We now prove the theorem we initially wanted to show
\begin{thm}
$i$ is recurrent iff $\sum_n p_{ii}(n) = \infty$.
\end{thm}
\begin{proof}
Using $j = i$ in the above formula, for $0 < s < 1$, we have
\[
P_{i, i}(s) = \frac{1}{1 - F_{i, i} (s)}.
\]
Here we need to be careful that we are not dividing by $0$. This would be a problem if $F_{ii}(s) = 1$. By definition, we have
\[
F_{i, i}(s) = \sum_{n = 1}^\infty f_{i, i}(n) s^n.
\]
Also, by definition of $f_{ii}$, we have
\[
F_{i, i}(1) = \sum_n f_{i, i}(n) = \P(\text{ever returning to }i) \leq 1.
\]
So for $|s| < 1$, $F_{i, i}(s) < 1$. So we are not dividing by zero. Now we use our original equation
\[
P_{i, i}(s) = \frac{1}{1 - F_{i, i} (s)},
\]
and take the limit as $s \to 1$. By Abel's lemma, we know that the left hand side is
\[
\lim_{s \to 1}P_{i, i}(s) = P_{i, i}(1) = \sum_n p_{i, i}(n).
\]
The other side is
\[
\lim_{s \to 1}\frac{1}{1 - F_{i, i}(s)} = \frac{1}{1 - \sum f_{i, i}(n)}.
\]
Hence we have
\[
\sum_n p_{i, i}(n) = \frac{1}{1 - \sum f_{i, i}(n)}.
\]
Since $\sum f_{i, i}(n)$ is the probability of ever returning, the probability of ever returning is 1 if and only if $\sum_n p_{i, i}(n) = \infty$.
\end{proof}
Using this result, we can check if a state is recurrent. However, a Markov chain has many states, and it would be tedious to check every state individually. Thus we have the following helpful result.
\begin{thm}
Let $C$ be a communicating class.
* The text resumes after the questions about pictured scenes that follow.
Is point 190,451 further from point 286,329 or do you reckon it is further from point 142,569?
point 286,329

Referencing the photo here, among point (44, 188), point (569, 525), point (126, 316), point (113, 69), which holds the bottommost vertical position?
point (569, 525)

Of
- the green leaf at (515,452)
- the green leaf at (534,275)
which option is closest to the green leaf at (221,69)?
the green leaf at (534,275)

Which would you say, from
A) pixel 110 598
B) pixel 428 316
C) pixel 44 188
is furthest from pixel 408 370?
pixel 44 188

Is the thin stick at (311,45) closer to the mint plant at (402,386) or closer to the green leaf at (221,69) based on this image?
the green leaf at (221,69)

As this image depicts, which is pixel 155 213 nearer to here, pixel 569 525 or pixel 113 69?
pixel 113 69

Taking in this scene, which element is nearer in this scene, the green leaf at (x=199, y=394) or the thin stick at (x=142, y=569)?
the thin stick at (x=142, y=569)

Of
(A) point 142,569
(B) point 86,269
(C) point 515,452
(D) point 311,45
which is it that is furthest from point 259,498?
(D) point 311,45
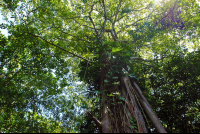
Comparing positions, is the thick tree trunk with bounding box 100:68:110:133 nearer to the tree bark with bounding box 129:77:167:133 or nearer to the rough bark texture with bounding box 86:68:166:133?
the rough bark texture with bounding box 86:68:166:133

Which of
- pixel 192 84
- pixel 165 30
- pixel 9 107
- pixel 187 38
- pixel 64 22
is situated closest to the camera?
pixel 192 84

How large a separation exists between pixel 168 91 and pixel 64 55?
4.40 meters

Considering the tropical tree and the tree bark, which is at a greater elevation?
the tropical tree

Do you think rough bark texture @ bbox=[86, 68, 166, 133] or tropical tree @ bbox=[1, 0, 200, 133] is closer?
rough bark texture @ bbox=[86, 68, 166, 133]

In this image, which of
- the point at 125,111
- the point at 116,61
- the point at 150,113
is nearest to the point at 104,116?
the point at 125,111

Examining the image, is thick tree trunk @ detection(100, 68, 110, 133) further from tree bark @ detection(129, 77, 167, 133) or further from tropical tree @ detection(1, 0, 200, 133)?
tree bark @ detection(129, 77, 167, 133)

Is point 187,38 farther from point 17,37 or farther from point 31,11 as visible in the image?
point 17,37

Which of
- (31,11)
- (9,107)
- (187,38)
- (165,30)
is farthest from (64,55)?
(187,38)

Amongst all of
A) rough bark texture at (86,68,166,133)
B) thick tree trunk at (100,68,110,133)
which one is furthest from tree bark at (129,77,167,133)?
thick tree trunk at (100,68,110,133)

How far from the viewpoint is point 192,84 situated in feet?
13.3

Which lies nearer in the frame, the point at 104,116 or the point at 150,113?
the point at 104,116

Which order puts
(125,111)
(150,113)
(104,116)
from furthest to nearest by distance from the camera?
(125,111)
(150,113)
(104,116)

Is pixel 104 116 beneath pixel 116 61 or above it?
beneath

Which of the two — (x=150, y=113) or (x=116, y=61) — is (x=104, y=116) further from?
(x=116, y=61)
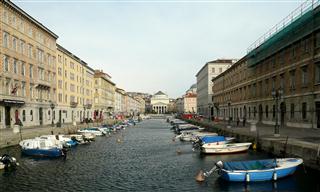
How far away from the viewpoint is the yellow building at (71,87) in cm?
8725

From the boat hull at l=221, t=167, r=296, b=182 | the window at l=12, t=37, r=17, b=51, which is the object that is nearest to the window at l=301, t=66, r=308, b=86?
the boat hull at l=221, t=167, r=296, b=182

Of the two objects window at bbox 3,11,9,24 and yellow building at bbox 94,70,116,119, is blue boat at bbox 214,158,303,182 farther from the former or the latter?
yellow building at bbox 94,70,116,119

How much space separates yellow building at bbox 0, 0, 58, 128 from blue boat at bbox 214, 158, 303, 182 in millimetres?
42059

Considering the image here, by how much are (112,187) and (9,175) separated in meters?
9.50

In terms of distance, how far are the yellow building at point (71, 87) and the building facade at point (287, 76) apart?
4557 centimetres

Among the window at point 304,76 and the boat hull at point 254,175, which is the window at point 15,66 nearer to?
the window at point 304,76

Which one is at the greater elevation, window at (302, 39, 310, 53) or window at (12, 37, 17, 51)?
window at (12, 37, 17, 51)

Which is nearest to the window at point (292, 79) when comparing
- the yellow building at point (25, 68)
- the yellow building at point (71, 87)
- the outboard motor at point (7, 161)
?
the outboard motor at point (7, 161)

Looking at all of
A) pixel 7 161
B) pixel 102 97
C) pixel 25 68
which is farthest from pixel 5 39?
pixel 102 97

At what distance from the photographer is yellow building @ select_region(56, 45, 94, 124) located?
87250 mm

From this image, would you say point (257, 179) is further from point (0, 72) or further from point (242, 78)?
point (242, 78)

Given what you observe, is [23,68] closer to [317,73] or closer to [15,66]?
[15,66]

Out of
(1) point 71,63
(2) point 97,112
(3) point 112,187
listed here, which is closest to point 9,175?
(3) point 112,187

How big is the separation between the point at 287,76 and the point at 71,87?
6346 centimetres
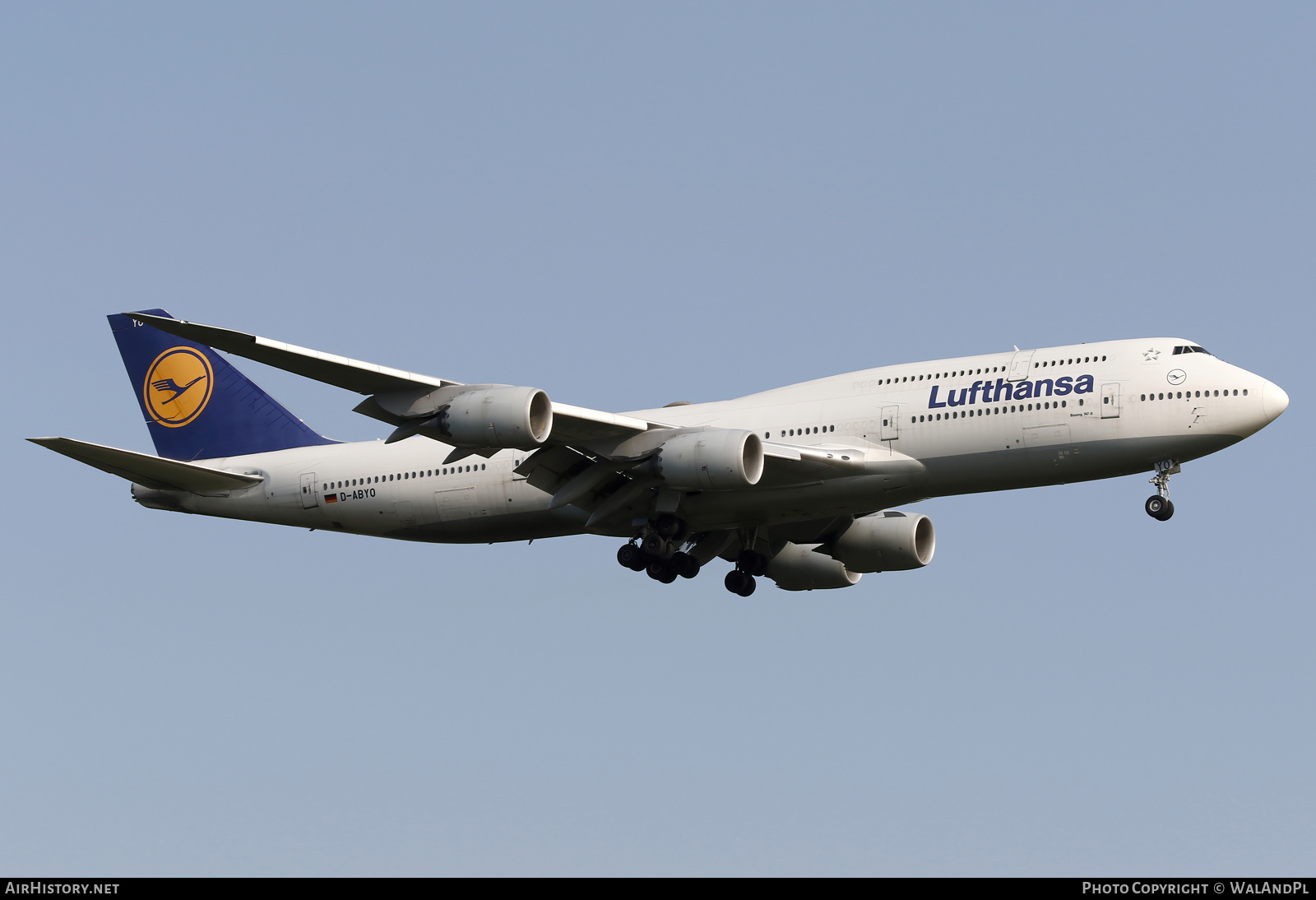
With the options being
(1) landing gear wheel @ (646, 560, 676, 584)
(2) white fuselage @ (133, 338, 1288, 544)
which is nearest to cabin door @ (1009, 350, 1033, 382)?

Then
\begin{enumerate}
\item Either every state in $C$ is recurrent, or every state is transient.
\item If $C$ contains a recurrent state, then $C$ is closed.
\end{enumerate}
\end{thm}
\begin{proof}\leavevmode
\begin{enumerate}
\item Let $i \leftrightarrow j$ and $i \not =j$. Then by definition of communicating, there is some $m$ such that $p_{i, j}(m) = \alpha > 0$, and some $n$ such that $p_{j, i}(n) = \beta > 0$. So for each $k$, we have
\[
p_{i, i}(m + k + n) \geq p_{i, j}(m) p_{j, j}(k) p_{j, i}(n) = \alpha\beta p_{j, j}(k).
\]
So if $\sum_k p_{j, j}(k) = \infty$, then $\sum_r p_{i, i}(r) = \infty$. So $j$ recurrent implies $i$ recurrent. Similarly, $i$ recurrent implies $j$ recurrent.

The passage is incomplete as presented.